Sunday, April 24, 2011

A Mini Make-and-Take

Being as our local NJ/PA Make & Take group could not meet this month because of a series of misfortunes that occurred late in the month, NoahFentz and I got together again to hold our own little make and take session, working on props that might not have gotten done for awhile otherwise.

Noah has been steadily adding to his creepy family that inhabits appropriately enough his award-winning basement walk-thru haunt called "The Creepy House Next Door," alternatively known as Katzper's Haunt. I can't even come up with one name for my haunt and his has two! Guess that's why he wins awards.

His latest addition is Billie, which you can see if you check out his wighead tutorial in The Workshop section of his website.

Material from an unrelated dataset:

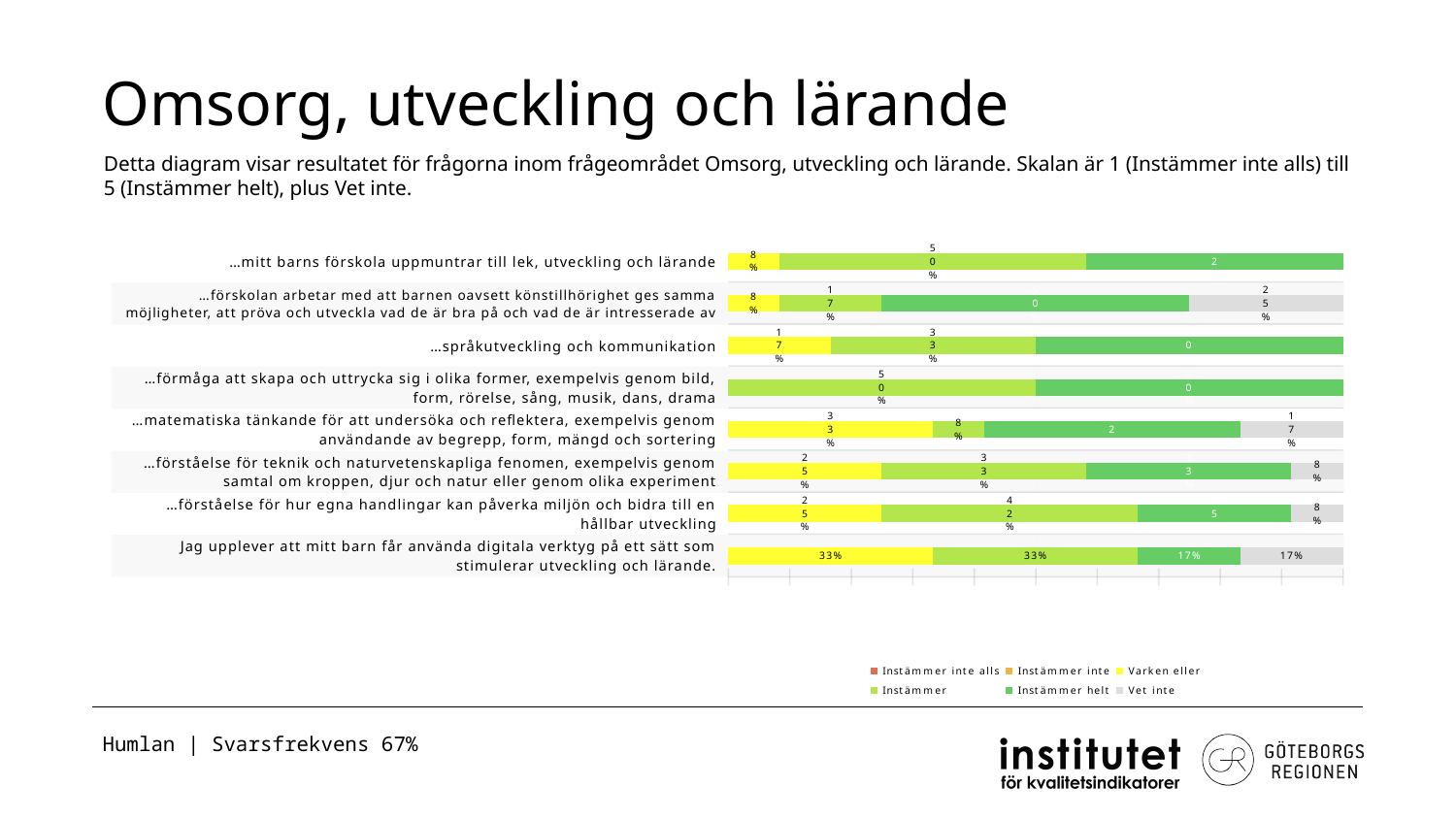
What is the 'Vet inte' share for '…förskolan arbetar med att barnen oavsett könstillhörighet ges samma möjligheter'? 25% How many series does the legend list? 6 Which question has the highest 'Vet inte' share? …förskolan arbetar med att barnen oavsett könstillhörighet ges samma möjligheter What is the 'Vet inte' share for 'Jag upplever att mitt barn får använda digitala verktyg på ett sätt som stimulerar utveckling och lärande'? 17% What is the difference in 'Varken eller' share between '…matematiska tänkande' (33%) and '…förståelse för teknik och naturvetenskapliga fenomen' (25%)? 8 percentage points Which has the larger 'Varken eller' share: '…språkutveckling och kommunikation' or '…mitt barns förskola uppmuntrar till lek, utveckling och lärande'? …språkutveckling och kommunikation What is the 'Instämmer' share for '…förståelse för hur egna handlingar kan påverka miljön och bidra till en hållbar utveckling'? 42% What is the 'Varken eller' share for '…matematiska tänkande för att undersöka och reflektera'? 33% What kind of chart is shown on the slide? Stacked bar chart What is the 'Instämmer' share for '…förmåga att skapa och uttrycka sig i olika former'? 50% How many questions (categories) are plotted in the chart? 8 What colour represents 'Vet inte' in the legend? Grey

You'll actually see the entire creepy family there and don't forget to hit the link at the bottom for the family photo shoot (sans Billie). The one up above is perhaps one of my favorite groups shots of the family.

Like Pumpkinrot and some of the other great haunters and artists out there, NoahFentz's genius doesn't lay in the really cool props he builds (though you can't argue with the artistry of what they create), but rather it comes down to the photography of those props. Pumpkinrot's corpses are cool indeed, but photographing them at an abandoned factory or placing (and leaving!) one in a swamp just takes the concept of prop building to a whole other level.

I'd say NoahFentz's haunt has won awards not only because of the very cool basement haunt he has created (and is able to leave up all year 'round), but because his videos of the haunt are shot so well.

But Billie doesn't have a body yet, so Noah's goal was to start creating the PVC form to do that.

My goal was to hijack Noah's time and focus on learning how to do a latex skull mold (disregarding the fact that The Workshop has a complete step-by-step tutorial on doing this). I'm a hands-on kind of person and if I can see the process up close and personal I can usually internalize the whole thing and replicate it myself later on.

With the 2011 Home Haunter DVD Collection playing in the background (I am so getting me a set this week!), I monopolized Noah's time to showing me how to first prepare the base skull for the latex processing then applying the latex itself. It was actually very quick, so we probably spent more time again talking about haunters and Halloween than working, but that's a great time anyway.

This morning though I applied the first layer of gauze over the two layers of latex I applied yesterday and it's only just starting to look like the molds Noah has at his house. So after a combination of another 7-8 layers of latex and gauze I should be able to start casting my own plaster of paris skulls and using them for my haunt.